(EXCERPTED PASSAGE begins)
# Drawings



## Joe_Bassett (Nov 11, 2016)

Mar and Sam at the Gym
Experimenting with diff types of clothes

Sam and Soul switching outfits for the day
playing with styles and poses


----------



## Winston (Nov 12, 2016)

Detail:  The weight plates on #2 image (green shorts)... Smaller weight plates go on the outside, per standard lifting protocol.  

The blue / grey skin on drawing #4 is engaging, but is somewhat diluted by the similar colored hair.  Such good contrast overall.


----------



## Firemajic (Nov 12, 2016)

I love your attention to detail, and I love these new pics...


----------



## TKent (Nov 12, 2016)

gorgeous!! some day I'll try anime!


----------



## Joe_Bassett (Nov 12, 2016)

Winston said:


> Detail:  The weight plates on #2 image (green shorts)... Smaller weight plates go on the outside, per standard lifting protocol.



Thanks!  I wasnt using a reference for that one, I'll remember that for next time


----------



## Joe_Bassett (Nov 13, 2016)

Here's a more recent drawing

Mar (Tall dude on the left) and Sirius(Sirius-looking[lol] dude on the right)
For this one and the last one I switched the character's outfits, just for fun


----------



## Firemajic (Nov 13, 2016)

Good stuff....


----------



## Joe_Bassett (Nov 15, 2016)

Dramatic


----------
(EXCERPTED PASSAGE ends)
(EXTRACTED INFORMATION begins)
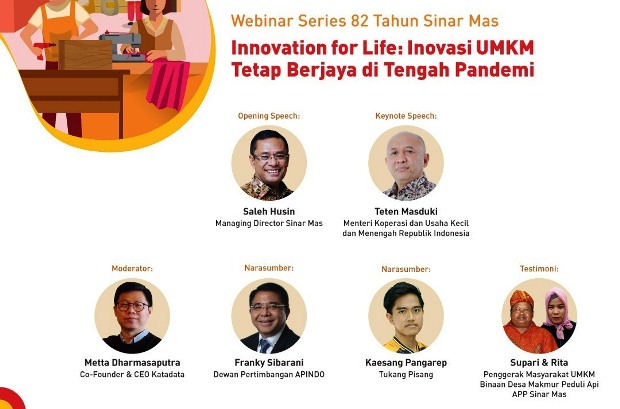 Webinar Series 82 Tahun Sinar Mas

Innovation for Life: Inovasi UMKM Tetap Berjaya di Tengah Pandemi

Opening Speech:

Saleh Husin
Managing Director Sinar Mas

Keynote Speech:

Teten Masduki
Menteri Koperasi dan Usaha Kecil dan Menengah Republik Indonesia

Moderator:

Metta Dharmasaputra
Co-Founder & CEO Katadata

Narasumber:

Franky Sibarani
Dewan Pertimbangan APINDO

Narasumber:

Kaesang Pangarep
Tukang Pisang

Testimoni:

Supari & Rita
Penggerak Masyarakat UMKM Binaan Desa Makmur Peduli Api APP Sinar Mas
(EXTRACTED INFORMATION ends)
TASK LIST.
- 1) Name every user who posted in the drawings thread, listing each once.
- 2) Write out the drawings thread between "The blue / grey" and "Firemajic (Nov 12, 2016)", inclusive, with "engaging" swapped for "striking".
The entries have nothing to do with the drawings thread.

ANSWERS FOR EACH ITEM.
- 1) Joe_Bassett, Winston, Firemajic, TKent

- 2)
The blue / grey skin on drawing #4 is striking, but is somewhat diluted by the similar colored hair.  Such good contrast overall.


----------



## Firemajic (Nov 12, 2016)